DFN is an important basis for rock property analysis (Guo et al. 2022). In DFN, discontinuity planes are often represented by circular discs to simulate the persistence of fractures in 3D space (Zhang and Einstein 2000). The 3D spatial disc of the discontinuity plane is determined by the center, radius, and normal vector, corresponding to the midpoints of 3D trace lines, the half-length of 3D trace length, and the normal vector of discontinuity planes, respectively. Figure 28j–l shows the DFN models corresponding to case 1–3.

5 Conclusion

This paper proposes an intelligent recognition of rock discontinuity based on OCM of 3D point clouds via deep learning, named OCM. The innovative contributions consist: (1) A neighborhood PCA-weighted oriented contraction (NPW-OC) method is proposed to extract point cloud skeletons as discontinuity intersection lines, (2) OCM of normal vectors based on optimal transformation among normal vectors, HSV and RGB, (3) generation of OCM images based on point cloud direction calibration and filling, (4) OCM image augmentation based on HSV transformation, affine transformation, and image flipping, (5) deep-learning-based discontinuity recognition of Mask R-CNN toward OCM images, and (6) 3D discontinuity mapping from OCM recognition results.

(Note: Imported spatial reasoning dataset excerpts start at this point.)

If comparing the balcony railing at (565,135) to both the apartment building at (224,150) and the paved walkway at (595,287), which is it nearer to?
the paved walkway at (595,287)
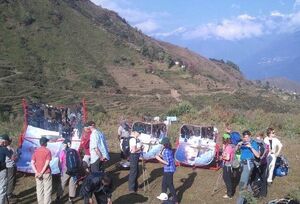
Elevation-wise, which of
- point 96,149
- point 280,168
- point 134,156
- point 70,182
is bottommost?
point 280,168

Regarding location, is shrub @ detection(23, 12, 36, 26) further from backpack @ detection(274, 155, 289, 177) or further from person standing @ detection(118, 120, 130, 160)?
backpack @ detection(274, 155, 289, 177)

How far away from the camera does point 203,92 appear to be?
78.4 metres

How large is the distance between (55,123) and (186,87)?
65356 millimetres

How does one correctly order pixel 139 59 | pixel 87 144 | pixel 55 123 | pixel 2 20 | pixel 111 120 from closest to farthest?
1. pixel 87 144
2. pixel 55 123
3. pixel 111 120
4. pixel 2 20
5. pixel 139 59

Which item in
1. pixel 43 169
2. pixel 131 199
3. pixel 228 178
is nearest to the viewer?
pixel 43 169

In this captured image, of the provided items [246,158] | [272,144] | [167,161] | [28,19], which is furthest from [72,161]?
[28,19]

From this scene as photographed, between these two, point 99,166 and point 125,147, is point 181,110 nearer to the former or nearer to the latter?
Answer: point 125,147

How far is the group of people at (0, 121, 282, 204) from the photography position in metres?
10.8

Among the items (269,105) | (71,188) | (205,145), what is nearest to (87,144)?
(71,188)

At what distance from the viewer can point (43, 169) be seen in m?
11.2

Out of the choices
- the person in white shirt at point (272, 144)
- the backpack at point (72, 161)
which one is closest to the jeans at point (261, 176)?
the person in white shirt at point (272, 144)

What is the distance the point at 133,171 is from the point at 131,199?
2.57ft

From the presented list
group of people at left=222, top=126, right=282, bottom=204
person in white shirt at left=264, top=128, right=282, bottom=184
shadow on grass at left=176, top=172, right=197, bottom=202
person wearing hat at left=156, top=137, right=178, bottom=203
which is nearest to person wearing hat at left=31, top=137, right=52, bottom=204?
person wearing hat at left=156, top=137, right=178, bottom=203

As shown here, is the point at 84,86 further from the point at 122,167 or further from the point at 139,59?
the point at 122,167
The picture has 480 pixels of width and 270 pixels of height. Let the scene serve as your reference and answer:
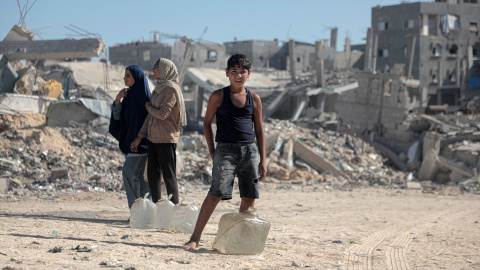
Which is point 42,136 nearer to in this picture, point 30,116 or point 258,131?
point 30,116

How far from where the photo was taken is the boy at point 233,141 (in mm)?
4215

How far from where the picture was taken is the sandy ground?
3.81 metres

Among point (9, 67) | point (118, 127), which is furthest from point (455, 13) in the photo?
point (118, 127)

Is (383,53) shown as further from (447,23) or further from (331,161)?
(331,161)

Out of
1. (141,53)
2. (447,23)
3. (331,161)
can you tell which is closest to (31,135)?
(331,161)

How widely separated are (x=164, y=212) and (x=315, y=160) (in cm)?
1034

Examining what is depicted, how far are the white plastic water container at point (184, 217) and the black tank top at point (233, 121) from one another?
1116 millimetres

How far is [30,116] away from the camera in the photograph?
11641 mm

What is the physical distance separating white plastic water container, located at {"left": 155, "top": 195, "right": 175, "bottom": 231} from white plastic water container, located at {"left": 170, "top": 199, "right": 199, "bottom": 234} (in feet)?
0.32

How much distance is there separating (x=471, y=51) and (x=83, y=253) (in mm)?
43589

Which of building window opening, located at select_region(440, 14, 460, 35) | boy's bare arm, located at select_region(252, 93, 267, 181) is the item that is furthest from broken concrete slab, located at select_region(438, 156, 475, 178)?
building window opening, located at select_region(440, 14, 460, 35)

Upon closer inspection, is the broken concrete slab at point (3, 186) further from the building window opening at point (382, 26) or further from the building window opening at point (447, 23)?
the building window opening at point (447, 23)

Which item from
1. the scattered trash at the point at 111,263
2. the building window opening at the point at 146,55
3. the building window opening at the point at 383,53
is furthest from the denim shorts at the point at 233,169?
the building window opening at the point at 383,53

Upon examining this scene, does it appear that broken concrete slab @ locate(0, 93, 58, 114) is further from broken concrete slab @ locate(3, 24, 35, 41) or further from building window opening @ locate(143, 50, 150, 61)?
building window opening @ locate(143, 50, 150, 61)
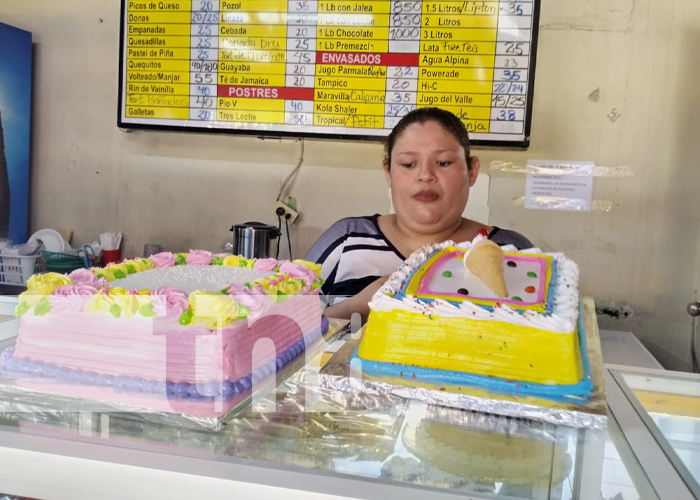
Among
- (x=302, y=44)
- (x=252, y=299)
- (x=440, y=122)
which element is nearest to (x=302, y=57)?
(x=302, y=44)

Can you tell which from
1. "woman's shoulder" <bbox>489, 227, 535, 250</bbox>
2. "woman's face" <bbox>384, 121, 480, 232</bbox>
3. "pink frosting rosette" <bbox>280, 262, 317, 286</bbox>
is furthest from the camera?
"woman's shoulder" <bbox>489, 227, 535, 250</bbox>

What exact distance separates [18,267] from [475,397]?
2.20 m

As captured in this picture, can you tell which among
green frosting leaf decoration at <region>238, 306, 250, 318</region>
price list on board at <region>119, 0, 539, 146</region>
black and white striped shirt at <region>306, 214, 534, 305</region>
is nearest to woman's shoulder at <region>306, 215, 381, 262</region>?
black and white striped shirt at <region>306, 214, 534, 305</region>

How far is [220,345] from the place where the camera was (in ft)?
2.48


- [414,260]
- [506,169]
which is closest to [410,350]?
[414,260]

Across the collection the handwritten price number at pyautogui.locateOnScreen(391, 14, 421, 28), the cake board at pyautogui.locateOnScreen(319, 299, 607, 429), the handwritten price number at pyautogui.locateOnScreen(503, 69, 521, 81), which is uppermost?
the handwritten price number at pyautogui.locateOnScreen(391, 14, 421, 28)

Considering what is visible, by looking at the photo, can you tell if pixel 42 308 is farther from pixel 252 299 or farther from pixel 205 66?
pixel 205 66

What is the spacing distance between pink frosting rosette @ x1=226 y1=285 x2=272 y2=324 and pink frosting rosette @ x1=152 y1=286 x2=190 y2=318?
0.21ft

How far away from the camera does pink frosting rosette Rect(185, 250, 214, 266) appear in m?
1.10

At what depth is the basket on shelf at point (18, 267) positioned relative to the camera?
230 cm

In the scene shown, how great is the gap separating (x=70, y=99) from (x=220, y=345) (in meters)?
2.35

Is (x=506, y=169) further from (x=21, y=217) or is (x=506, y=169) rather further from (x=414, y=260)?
(x=21, y=217)

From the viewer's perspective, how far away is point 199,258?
1.13 meters

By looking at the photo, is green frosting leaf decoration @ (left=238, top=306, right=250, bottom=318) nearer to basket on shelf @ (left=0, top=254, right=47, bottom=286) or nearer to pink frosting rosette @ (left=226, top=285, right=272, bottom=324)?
pink frosting rosette @ (left=226, top=285, right=272, bottom=324)
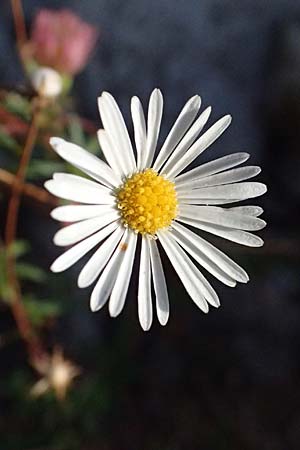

Forty-two rock slope image sequences and a rock slope point cloud are collected and labeled for processing, generating a total of 4,632 OCM images including 430,613 discontinuity planes after data augmentation for training the Mask R-CNN. Two rock slope cases and a rock tunnel excavation face case are adopted for testing. The average recognition time per 3D point cloud model is approximately 12 s, and the total training time is about 106 h. The results show the proposed method can effectively recognize discontinuity planes with shapes, locations, and orientations close to manual recognition results. The proposed method is more accurate than traditional methods and shows good adaptability to different rock engineering scenarios. A sensitivity analysis is performed to validate the robustness of the proposed method to the variations of point cloud densities. In addition, the recognized discontinuity results are applied to three rock engineering practices including orientation grouping, 3D trace length distribution analysis, and DFN generation.

Future research can focus on the efficiency improvement of manual labeling during the training stage, the generalization improvement by increasing the scale and quality of training datasets, the robustness improvement for processing too sparse point cloud, and the exploration of more powerful neural network structures.